With an outstanding intellect and congenial manner, Fr. O’Flaherty was the ideal candidate for any leadership post, said Joseph A. Appleyard, SJ, former vice president of University Mission and Ministry at Boston College. “Everybody trusted his judgment and knew that he was immensely kind and thoughtful,” said Fr. Appleyard, now executive assistant to the provincial of the New England Province of the Society of Jesus.
  
“He had a wonderful sense of humor, was an extremely clever person and he loved a good story. He was a master of the art of conversation. His kindness, wit, erudition, and love of the Society and the Church enlivened any conversation he was part of, even during the months of decline after the discovery of the brain tumor.”
  
Fr.

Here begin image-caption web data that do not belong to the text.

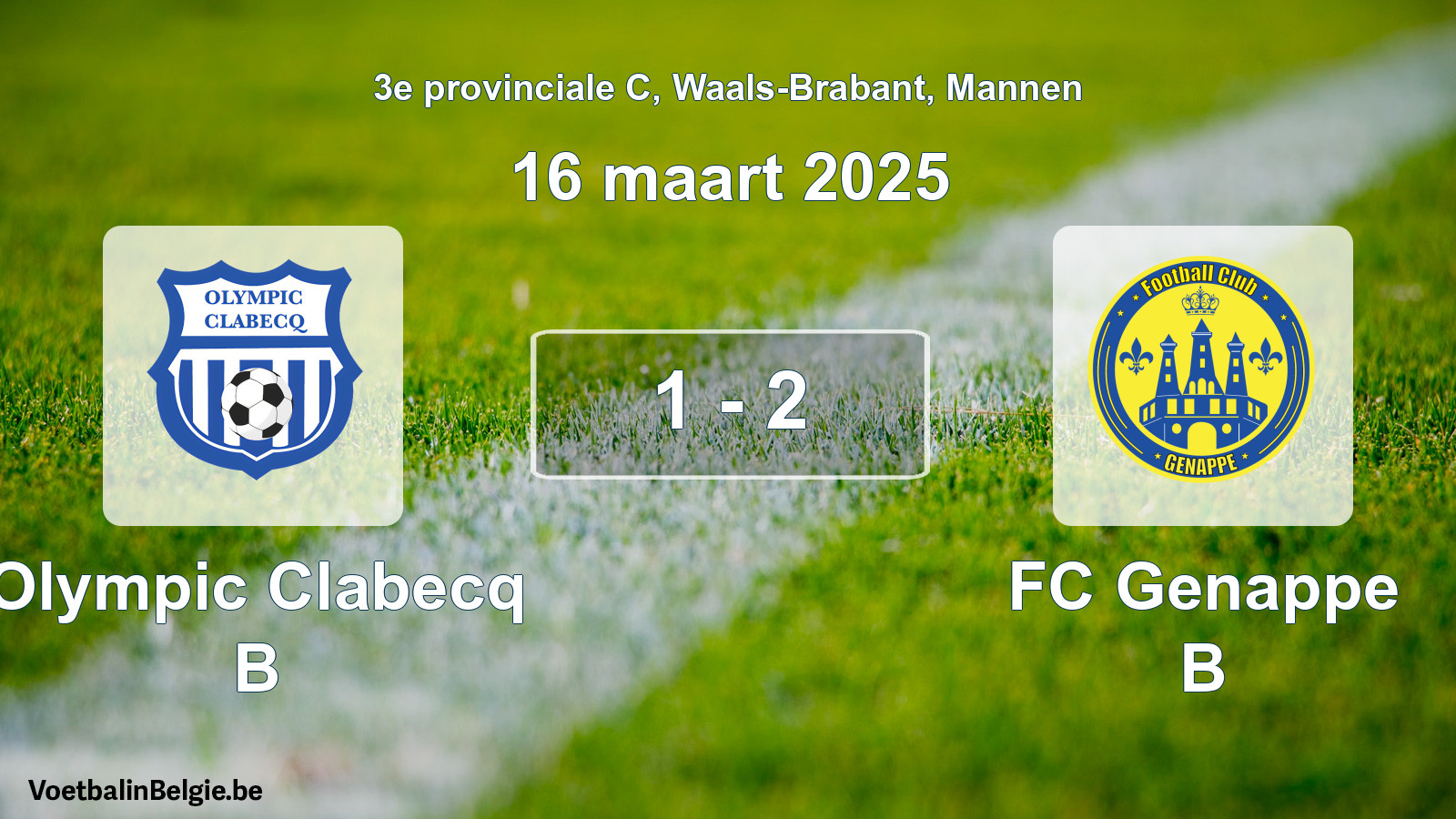 Played match men football: Olympic Clabecq B - FC Genappe B 1 - 2 (16 March 2025)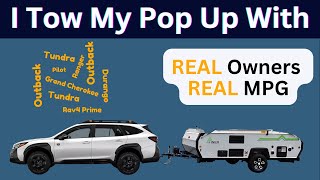 Tow Vehicles for a Pop Up Camper | Real Owners MPG Results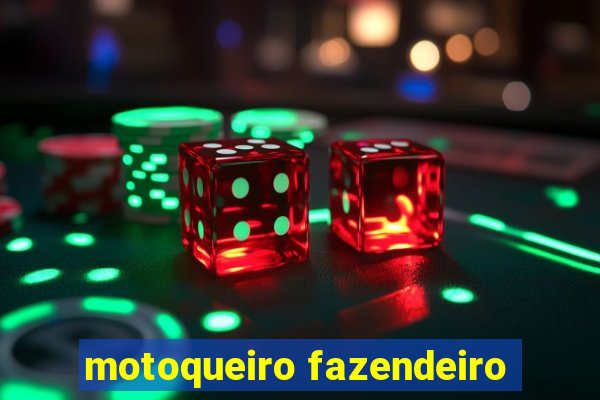 motoqueiro fazendeiro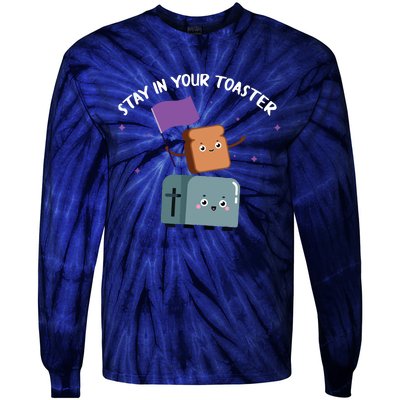 Stay In Your Toaster Funny Color Guard Gifts Tie-Dye Long Sleeve Shirt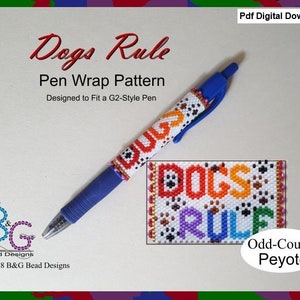 May include: A PDF digital download pattern for a beaded pen wrap. The pattern is for an odd-count peyote stitch and features the words "Dogs Rule" in rainbow colors. The pattern is designed to fit a G2-style pen.
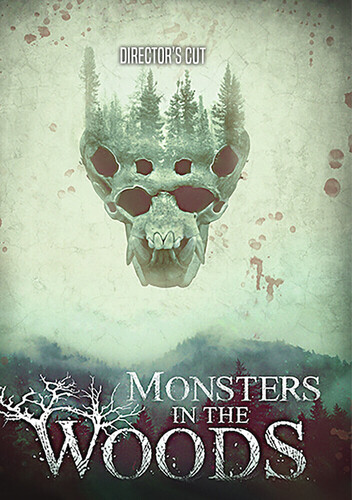 Monsters in the Woods: Director's Cut - Monsters In The Woods: Director's Cut / (Mod)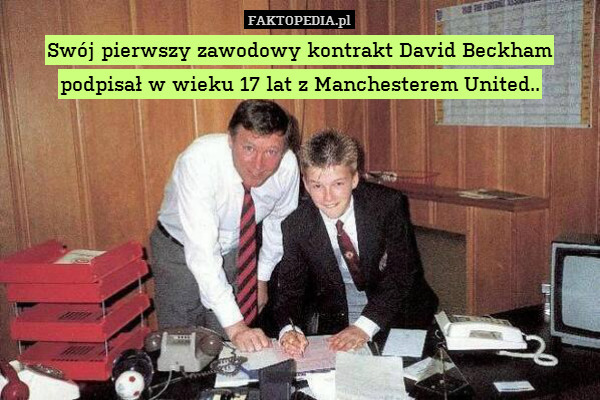 Swój pierwszy zawodowy kontrakt David Beckham podpisał w wieku 17 lat z Manchesterem United.. 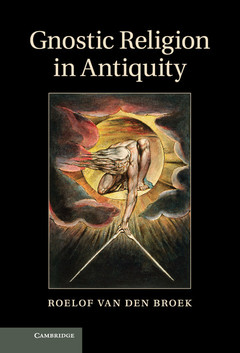 Couverture de l’ouvrage Gnostic Religion in Antiquity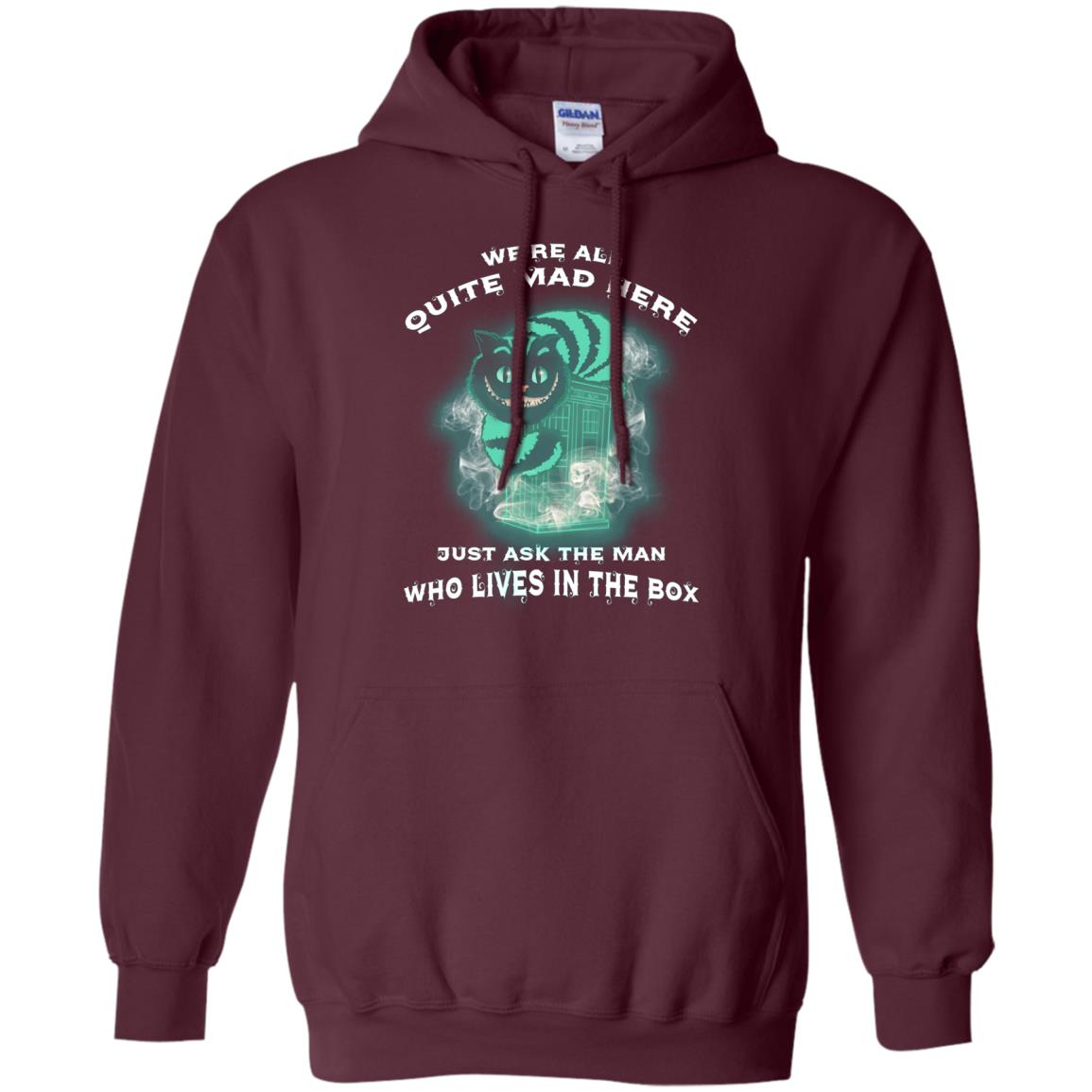 We_re All Quite Mad Here Just Ask The Man Who Lives In The Box Film Lover T-shirt Maroon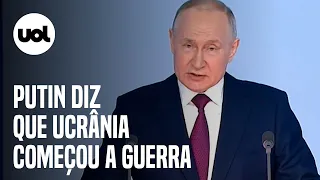 Putin diz que Ucrânia começou a guerra em discurso ao parlamento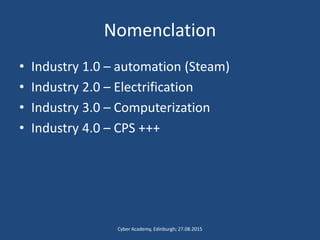 Nomenclation
• Industry 1.0 – automation (Steam)
• Industry 2.0 – Electrification
• Industry 3.0 – Computerization
• Industry 4.0 – CPS +++
Cyber Academy, Edinburgh; 27.08.2015
 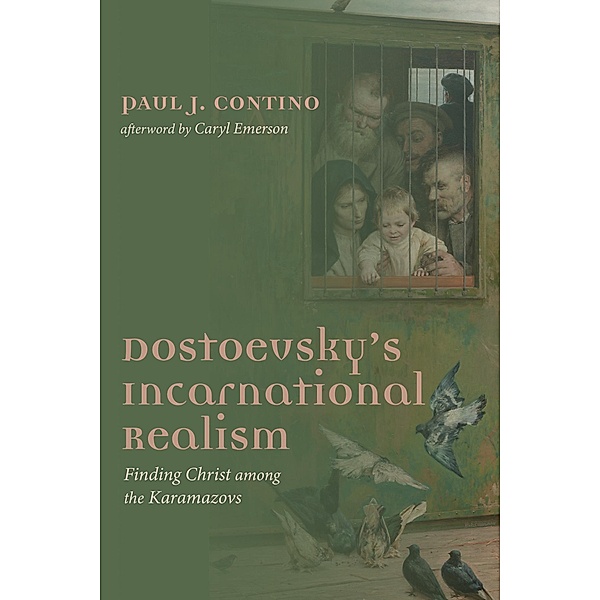 Dostoevsky's Incarnational Realism, Paul J. Contino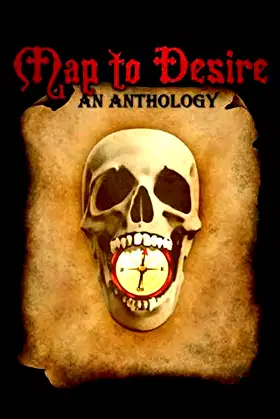 Map to Desire:: An Anthology poster
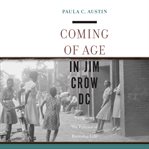 Coming of age in Jim Crow DC : navigating the politics of everyday life cover image cdn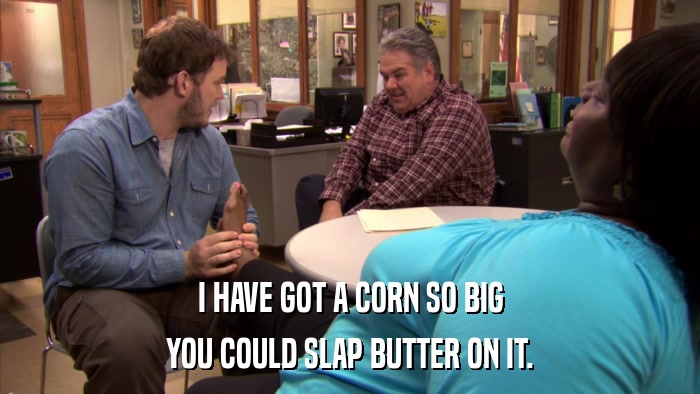 I HAVE GOT A CORN SO BIG YOU COULD SLAP BUTTER ON IT. 
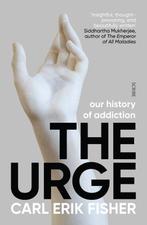 9781912854059 The Addicted Brain-The Urge, Boeken, Verzenden, Nieuw, Carl Erik Fisher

O’Flaherty attended Boston College High School and entered the Jesuit novitiate at Shadowbrook in 1952. He did philosophy studies at Eegenhoven, in Belgium, from 1956 until 1959, and then spent two years teaching Latin, history and French at Cheverus High School in Portland, Me., and a year doing graduate studies in anthropology at the University of Pennsylvania. After theology studies at Weston College, he was ordained a priest in 1965. He returned to Penn in 1967, where he received a doctorate in anthropology.
  
He is survived by his sisters, Eileen Bero and Jean Crossen.
  
Burial took place in the Jesuit Cemetery at the Campion Center in Weston.